Видимо, Лешка слишком громко у него за спиной проглотил слюну. Сержант обернулся.

— Вот! — сказал Лешка, протягивая квитанцию.

— Так. Уплатил, значит. Ну и порядок. Документы я в стол спрятал. Пройдем в дежурку.

В унылой дежурной комнате сержант с трудом втиснулся за маленький канцелярский стол. Достал Лешкины бумаги и поднял глаза на их владельца.

У стола, нахохлившись, стоял щуплый двенадцатилетний мальчишка стандартного городского типа. Аккуратная короткая стрижка под полубокс. Очень приличная вельветовая курточка с поясом. Темно-синие суконные брюки. По бокам они изрядно помялись, но спереди заутюженная складка отчетливо видна. На ногах почти новые желтые полуботинки. Правда, несколько не вяжется с добротной одеждой чумазая физиономия, но дорога есть дорога.

— Что же ты так, а? — вздохнул за столом сержант. — Из хорошей, видать, семьи, а куришь в такие годы. Да еще в неположенном месте. А?

Лешка ничего не ответил, но подумал, что это несправедливо: в дополнение к штрафу читать нотацию.

— Не хочешь разговаривать? Как знаешь. Только непонятно мне все-таки твое поведение. Ну, те фабзайцы махру тянут, так они и постарше и самостоятельные. Может, даже слишком. Мне вот интересно, где они сырую картошку организовали. Ну да голод не тетка, он научит…

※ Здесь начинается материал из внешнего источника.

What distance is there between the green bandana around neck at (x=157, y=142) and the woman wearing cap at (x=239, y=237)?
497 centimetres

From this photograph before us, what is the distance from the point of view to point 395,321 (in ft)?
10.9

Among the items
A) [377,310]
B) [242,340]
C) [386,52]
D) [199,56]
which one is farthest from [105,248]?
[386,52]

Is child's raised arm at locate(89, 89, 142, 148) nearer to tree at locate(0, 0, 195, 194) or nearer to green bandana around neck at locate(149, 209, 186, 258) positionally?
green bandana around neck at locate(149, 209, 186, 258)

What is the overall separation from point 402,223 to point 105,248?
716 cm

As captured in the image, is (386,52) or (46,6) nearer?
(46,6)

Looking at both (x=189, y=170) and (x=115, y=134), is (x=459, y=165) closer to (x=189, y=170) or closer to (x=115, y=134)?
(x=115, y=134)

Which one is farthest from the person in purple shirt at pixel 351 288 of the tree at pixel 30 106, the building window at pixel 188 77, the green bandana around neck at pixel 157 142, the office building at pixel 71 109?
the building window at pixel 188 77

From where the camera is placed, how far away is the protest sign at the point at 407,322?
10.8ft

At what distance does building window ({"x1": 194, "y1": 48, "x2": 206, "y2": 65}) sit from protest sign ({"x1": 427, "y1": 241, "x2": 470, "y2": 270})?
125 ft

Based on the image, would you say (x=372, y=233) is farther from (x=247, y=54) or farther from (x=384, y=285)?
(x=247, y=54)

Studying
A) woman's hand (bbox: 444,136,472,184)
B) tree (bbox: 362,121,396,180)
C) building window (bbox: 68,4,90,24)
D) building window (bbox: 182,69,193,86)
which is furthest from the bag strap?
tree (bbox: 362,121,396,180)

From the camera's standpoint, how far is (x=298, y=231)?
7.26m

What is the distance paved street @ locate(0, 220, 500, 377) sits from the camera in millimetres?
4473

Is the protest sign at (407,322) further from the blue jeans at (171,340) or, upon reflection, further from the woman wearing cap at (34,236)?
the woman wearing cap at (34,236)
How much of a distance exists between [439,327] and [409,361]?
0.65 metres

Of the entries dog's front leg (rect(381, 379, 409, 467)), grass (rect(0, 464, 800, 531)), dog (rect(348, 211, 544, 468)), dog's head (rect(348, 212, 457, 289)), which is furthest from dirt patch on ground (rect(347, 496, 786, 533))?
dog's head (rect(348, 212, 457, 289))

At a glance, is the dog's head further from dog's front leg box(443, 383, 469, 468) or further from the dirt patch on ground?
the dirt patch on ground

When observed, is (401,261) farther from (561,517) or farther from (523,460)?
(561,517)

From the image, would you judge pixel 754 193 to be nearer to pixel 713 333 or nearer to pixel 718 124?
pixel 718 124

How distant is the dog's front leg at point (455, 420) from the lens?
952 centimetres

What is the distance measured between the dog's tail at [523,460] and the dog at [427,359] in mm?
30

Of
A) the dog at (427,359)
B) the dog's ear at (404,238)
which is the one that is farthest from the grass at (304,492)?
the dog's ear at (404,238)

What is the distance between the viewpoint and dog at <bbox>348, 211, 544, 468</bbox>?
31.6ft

Милиционер задумался, словно и забыл о Лешке. А ему стало нестерпимо досадно. Что же такое получается? Тем парням ни за костер, ни за картошку не попало, а он, Лешка, из-за дохлой папироски последнего хлеба лишился. Есть справедливость на свете? В самый бы раз зареветь сейчас от жалости к себе. И от обиды. Но тут Лешка представил, как Дмитрий начнет расспрашивать его о дороге, надо будет признаваться, что пускал слезу перед рябым милиционером на последней пересадке перед Гродно. Он словно наяву увидел, как у Мити в улыбке изгибаются книзу губы и сочувственно морщится нос. Такой жалости старшего брата Лешка боялся пуще всего.